▶ GIVEN PASSAGE
☆ ☆ ☆

    Given the alleged aims of the Voice, changing the constitution to achieve them is patently unnecesary. One suspects, therefore, either irrational advocacy, or an ulterior motive, or both.

    • guilfoyle says:

      That is a brilliant point, and one which is never uttered by the ‘No’ side. Why do we not have a politician who articulates that point and states that there is a hidden agenda? Why do we have politicians who equivocate and speak in timorous, cowardly phrases? Why do we not have any politicians (except for Jacinta Price), who actually point out the agendas behind these various incursions into our culture? In saying this, I am not confining my complaints to the Voice: there is no politician who simply stands up and says it straight when obviously immoral or disingenuous motives are behind the multiple faux outrages that are presented so as to warrant complete disintegration of our society’s values.
      Are they really afraid of media attack? Is it the process, as outlined by Peter Smith, that smudges their moral outlines?
      Anybody who has legal experience and who has dealt with various of the ‘activists’ will tell you that the issue is not the issue, but is a hook for an objective that is down the track – that is basic socialist tactics, from the time of Engels on. The fact that we do not have a single politician of intelligence/education/or courage enough to point out the motives behind these onslaughts to our culture is awful. The fact that we have so-called ‘conservative’ party politicians who float where the media tells them the wind is blowing is actually quite a threat to our democratic process.

☆ ☆ ☆

▶ SOURCE DATA
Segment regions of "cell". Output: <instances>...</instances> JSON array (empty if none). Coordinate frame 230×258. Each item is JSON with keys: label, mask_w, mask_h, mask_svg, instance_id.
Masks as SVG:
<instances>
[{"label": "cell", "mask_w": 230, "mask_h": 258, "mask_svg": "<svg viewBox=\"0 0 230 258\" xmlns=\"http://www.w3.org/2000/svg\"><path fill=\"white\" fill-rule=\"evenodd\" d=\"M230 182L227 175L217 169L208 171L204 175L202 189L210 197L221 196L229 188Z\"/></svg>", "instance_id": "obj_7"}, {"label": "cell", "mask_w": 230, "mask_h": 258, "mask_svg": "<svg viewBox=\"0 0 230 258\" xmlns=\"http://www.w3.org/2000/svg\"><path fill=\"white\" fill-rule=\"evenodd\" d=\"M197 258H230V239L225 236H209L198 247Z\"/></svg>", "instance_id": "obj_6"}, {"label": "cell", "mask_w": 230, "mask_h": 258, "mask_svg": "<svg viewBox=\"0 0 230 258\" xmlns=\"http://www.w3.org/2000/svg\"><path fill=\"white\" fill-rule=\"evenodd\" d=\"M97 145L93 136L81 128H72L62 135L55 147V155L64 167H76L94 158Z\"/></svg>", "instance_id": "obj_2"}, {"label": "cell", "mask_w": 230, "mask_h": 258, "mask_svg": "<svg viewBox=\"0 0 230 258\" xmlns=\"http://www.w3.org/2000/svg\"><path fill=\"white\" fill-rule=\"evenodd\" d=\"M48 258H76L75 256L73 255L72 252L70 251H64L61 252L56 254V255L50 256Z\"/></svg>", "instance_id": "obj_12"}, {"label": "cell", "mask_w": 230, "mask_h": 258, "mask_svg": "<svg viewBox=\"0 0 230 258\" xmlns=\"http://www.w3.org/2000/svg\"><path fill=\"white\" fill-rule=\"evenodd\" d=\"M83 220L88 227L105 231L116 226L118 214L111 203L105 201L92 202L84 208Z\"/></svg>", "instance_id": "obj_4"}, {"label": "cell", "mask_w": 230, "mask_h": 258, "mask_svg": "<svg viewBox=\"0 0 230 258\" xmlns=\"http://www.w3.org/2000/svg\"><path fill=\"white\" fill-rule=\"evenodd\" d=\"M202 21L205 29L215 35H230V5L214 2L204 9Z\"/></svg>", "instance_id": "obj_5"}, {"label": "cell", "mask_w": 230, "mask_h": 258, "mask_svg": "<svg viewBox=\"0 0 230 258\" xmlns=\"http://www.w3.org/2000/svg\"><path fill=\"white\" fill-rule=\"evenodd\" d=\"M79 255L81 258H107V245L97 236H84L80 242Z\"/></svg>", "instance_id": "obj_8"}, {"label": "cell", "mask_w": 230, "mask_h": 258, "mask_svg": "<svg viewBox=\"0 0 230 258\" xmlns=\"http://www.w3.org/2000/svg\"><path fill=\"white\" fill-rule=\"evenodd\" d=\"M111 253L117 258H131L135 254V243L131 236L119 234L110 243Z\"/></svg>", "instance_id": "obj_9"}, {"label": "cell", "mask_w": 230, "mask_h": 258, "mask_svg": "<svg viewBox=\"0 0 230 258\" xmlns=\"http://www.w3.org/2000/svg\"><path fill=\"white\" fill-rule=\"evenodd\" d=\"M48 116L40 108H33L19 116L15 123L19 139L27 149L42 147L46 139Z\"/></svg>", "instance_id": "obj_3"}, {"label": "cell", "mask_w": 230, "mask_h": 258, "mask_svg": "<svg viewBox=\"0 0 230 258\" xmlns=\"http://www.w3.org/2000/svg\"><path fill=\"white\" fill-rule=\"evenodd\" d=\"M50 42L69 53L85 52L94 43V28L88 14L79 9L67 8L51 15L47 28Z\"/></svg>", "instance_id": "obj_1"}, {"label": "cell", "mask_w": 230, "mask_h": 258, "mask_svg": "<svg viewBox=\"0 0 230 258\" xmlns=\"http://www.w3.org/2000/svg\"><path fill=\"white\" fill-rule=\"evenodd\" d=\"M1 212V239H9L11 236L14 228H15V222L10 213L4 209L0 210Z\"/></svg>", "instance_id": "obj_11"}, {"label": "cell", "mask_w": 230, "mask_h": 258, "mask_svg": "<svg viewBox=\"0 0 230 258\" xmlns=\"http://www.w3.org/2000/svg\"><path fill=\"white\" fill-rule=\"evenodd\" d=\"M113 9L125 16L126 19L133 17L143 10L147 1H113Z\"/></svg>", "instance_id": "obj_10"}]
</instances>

☆ ☆ ☆

▶ ABOUT THIS EXERCISE
Write out the part of the comments on the Voice starting with "Given the alleged" and going on through "motive, or both.". The rows come from a different source.

▶ THE ANSWER
Given the alleged aims of the Voice, changing the constitution to achieve them is patently unnecesary. One suspects, therefore, either irrational advocacy, or an ulterior motive, or both.